I’m quite willing to believe that “cultural attitudes” underlay the apparent belief of members of the Asian criminal gang that young white girls, many of whom were or had been in care, were “easy meat” for their predatory sexual behaviour.
After all, such cultural attitudes are hardly confined to those with family connections in Pakistan. They even seem to have been prevalent at the Crown Prosecution Service, which decided back in 2008 that a girl who had come forward to describe being raped would not make a credible witness. If traditionally-minded Asians are indeed liable to believe that children like her are of less account than their own overprotected daughters it must be asked how they came by such ideas. Perhaps they have been reading the Daily Mail‘s frequent and lurid accounts of the Hogarthian decadence with which a high proportion of this nation’s teenage girls supposedly conduct themselves.
A Guardian editorial yesterday helpfully explained that “the force that shaped it [the sexual abuse] was not the ethnicity of the abusers but the poor, chaotic family lives of the victims.” Thus was the blame seemlessly (and perhaps unconsciously) transferred from the perpetrators. Poor and chaotic family lives may have rendered the victims vulnerable to the blandishments of these criminal gangs but it does not explain why they were raped. The only force that shaped the abuse was the behaviour of the abusers.

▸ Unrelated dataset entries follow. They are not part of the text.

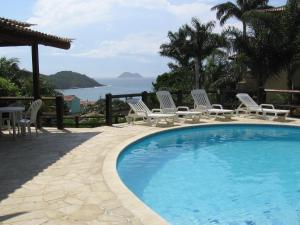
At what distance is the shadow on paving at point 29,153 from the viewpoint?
6461mm

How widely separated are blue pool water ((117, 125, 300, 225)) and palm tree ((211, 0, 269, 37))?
26.0 meters

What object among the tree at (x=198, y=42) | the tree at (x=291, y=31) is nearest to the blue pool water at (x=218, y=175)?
the tree at (x=291, y=31)

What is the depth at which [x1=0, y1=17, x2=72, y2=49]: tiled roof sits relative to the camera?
9098 millimetres

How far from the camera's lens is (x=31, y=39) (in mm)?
11031

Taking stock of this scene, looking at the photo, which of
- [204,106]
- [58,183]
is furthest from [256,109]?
[58,183]

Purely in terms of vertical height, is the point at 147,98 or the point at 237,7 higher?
the point at 237,7

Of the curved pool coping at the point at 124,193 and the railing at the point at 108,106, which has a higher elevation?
the railing at the point at 108,106

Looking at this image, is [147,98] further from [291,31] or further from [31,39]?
[291,31]

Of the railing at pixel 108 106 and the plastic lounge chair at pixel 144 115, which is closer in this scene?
the railing at pixel 108 106

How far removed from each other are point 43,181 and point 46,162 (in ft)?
4.46

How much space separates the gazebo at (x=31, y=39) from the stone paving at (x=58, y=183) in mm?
2349

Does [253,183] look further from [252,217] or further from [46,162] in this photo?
[46,162]

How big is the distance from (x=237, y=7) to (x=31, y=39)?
1162 inches

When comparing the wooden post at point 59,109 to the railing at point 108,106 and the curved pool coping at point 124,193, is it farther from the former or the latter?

And it didn’t take long, last night, for the BBC’s “flagship” Question Time to degenerate into a veritable orgy of slut-shaming. Peter Oborne, a Telegraph journalist who has written extensively against Islamophobia, was the worst offender. “What does it tell us about what’s happened to our society,” he wondered, “that we have 12 year old girls, 13 year old girls, who are happy to give up their affection and their beauty to men in exchange for a packet of crisps or a bit of credit on their mobile phone?” He later elaborated that the girls had shown themselves “ready to surrender their innocence for a bag of crisps”.

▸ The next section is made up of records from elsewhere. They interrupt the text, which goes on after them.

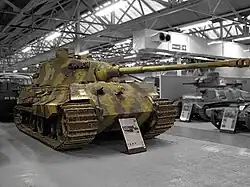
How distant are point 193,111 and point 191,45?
368 cm

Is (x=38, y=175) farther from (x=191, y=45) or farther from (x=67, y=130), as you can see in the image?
(x=191, y=45)

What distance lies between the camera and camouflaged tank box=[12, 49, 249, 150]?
5.73m

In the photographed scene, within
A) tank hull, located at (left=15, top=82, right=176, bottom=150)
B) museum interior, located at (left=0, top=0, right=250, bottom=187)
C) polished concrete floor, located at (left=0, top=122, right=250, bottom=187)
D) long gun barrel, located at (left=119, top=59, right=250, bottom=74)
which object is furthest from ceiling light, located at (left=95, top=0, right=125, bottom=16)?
polished concrete floor, located at (left=0, top=122, right=250, bottom=187)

The implication is clear: the problem is with young girls, well below the age of consent, who (allegedly willingly) “surrender their innocence”, rather than with the men who take. “Society” is to blame for allowing this to happen. The perpetrators, presumably, just couldn’t help themselves, like children in a sweetshop. And Oborne’s language of “beauty” and “innocence”, with its nauseating fetishisation of female purity, seemed to embody precisely those “cultural attitudes” towards women that are assumed to characterise conservative Muslim communities.
A man in the audience who appeared to be a bishop then chipped in with the suggestion that 13 year-old girls “go out dressed as if they are looking for that sort of issue to take place”. He later withdrew the obvious imputation that they were “asking for it”, but it’s striking how naturally the thought had come to his mind. As it came to the mind of Caroline Spelman that the solution lay in giving girls (it’s always girls, isn’t it?) “the right values… to keep themselves safe.”
It would be naive to suppose that many of the girls who found themselves at the mercy of these gangs didn’t already have “issues”. A high proportion came from broken homes and had been in the care system. It’s undeniable that such children are more likely than average to become involved in crime or drugs, to become pregnant at an early age, to end up homeless or engaged in street prostitution. But that only makes it more important not to make them complicit in their own degradation.
It’s not so many years ago that it was standard practice for underage prostitutes to be regarded by the police and justice system as criminals rather than as victims. It’s only a couple of weeks ago that a rape victim was named on Twitter by fans of the footballer convicted of assaulting her. The charge being levelled against her, effectively, was one of having “loose morals”. No-one invoked the alien “cultural norms” of football supporters to explain such attitudes, as did David Starkey in response to the Asian grooming gangs, or saw it as evidence that the education system had failed adequately to convey the “history of feminism” in these islands.
The trial that ended this week in Liverpool was not the first, and won’t be the last, to feature predominantly Pakistani-British gangs preying sexually upon mainly white girls from troubled backgrounds. There are, no doubt, special features at work in these cases: two that spring to mind are the sexual frustration experienced by young men from strict, patriarchal families and the “biraderi” system of male mutual support which might easily be debased into one of passing around young girls for sex. But the sexual double standards, the valuation of women based on their actual or presumed availability, the writing off of girls from difficult backgrounds as “white trash”: such attitudes are far from being the preserve of those from conservatively-minded ethnic minorities.